## Information supplied
((

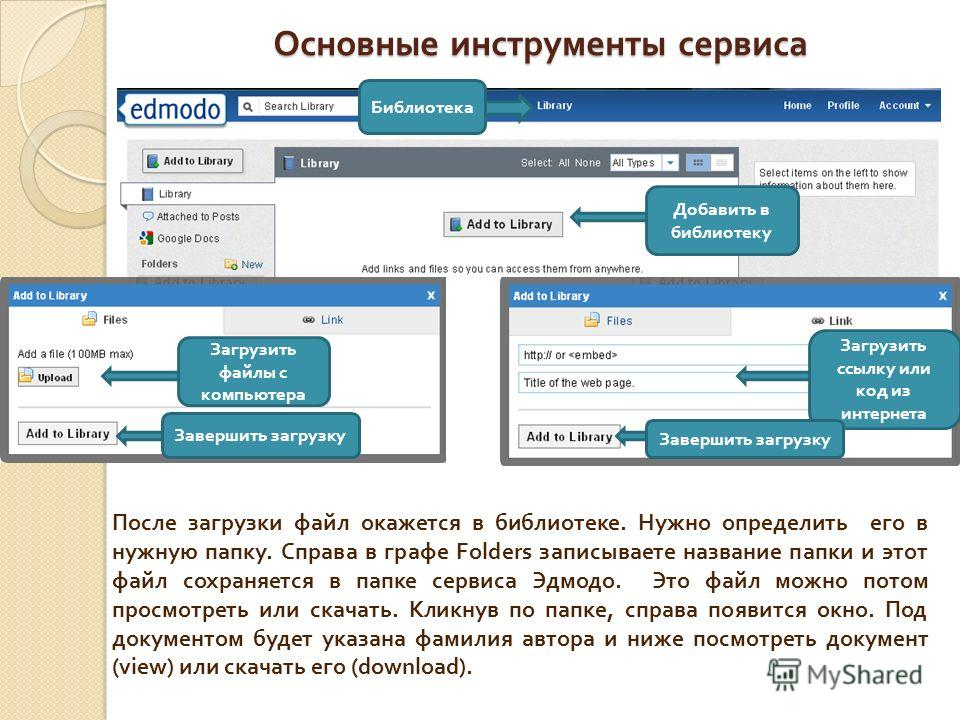 Основные инструменты сервиса Библиотека Загрузить файлы с компьютера Загрузить ссылку или код из интернета После загрузки файл окажется в библиотеке. Нужно определить его в нужную папку. Справа в графе Folders записываете название папки и этот файл с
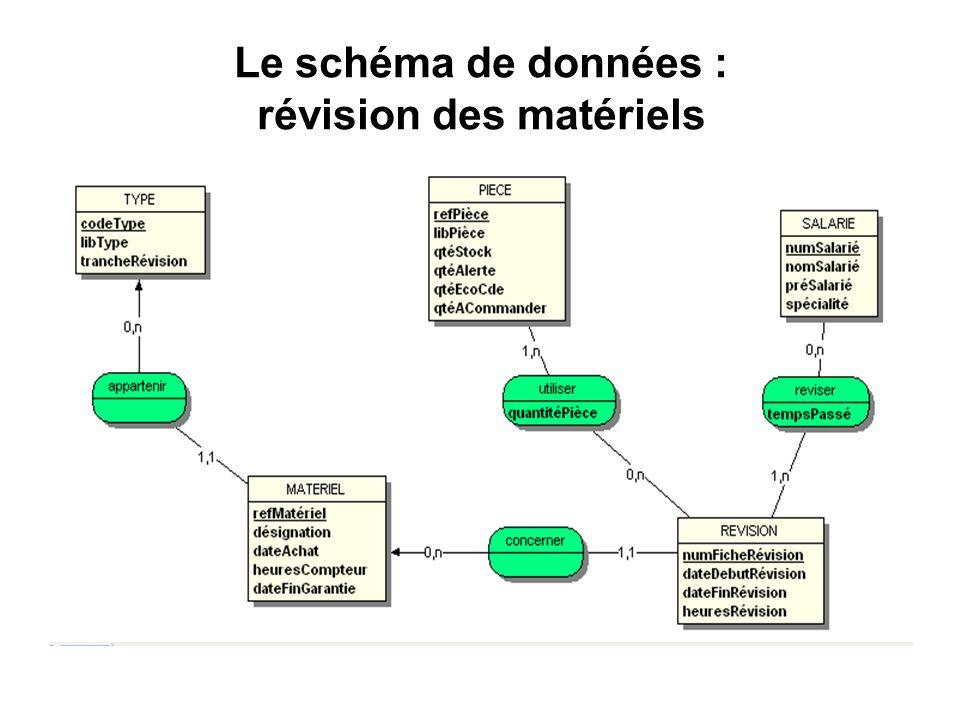 Le schéma de données : révision des matériels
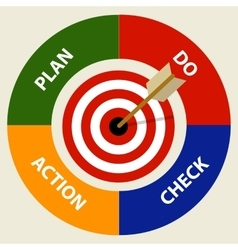 PDCA plan do check action management business vector image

))

Starting with the top line, write out all the data above exactly; keep the pictures out.

 Основные инструменты сервиса Библиотека Загрузить файлы с компьютера Загрузить ссылку или код из интернета После загрузки файл окажется в библиотеке. Нужно определить его в нужную папку. Справа в графе Folders записываете название папки и этот файл с
 Le schéma de données : révision des matériels
 PDCA plan do check action management business vector image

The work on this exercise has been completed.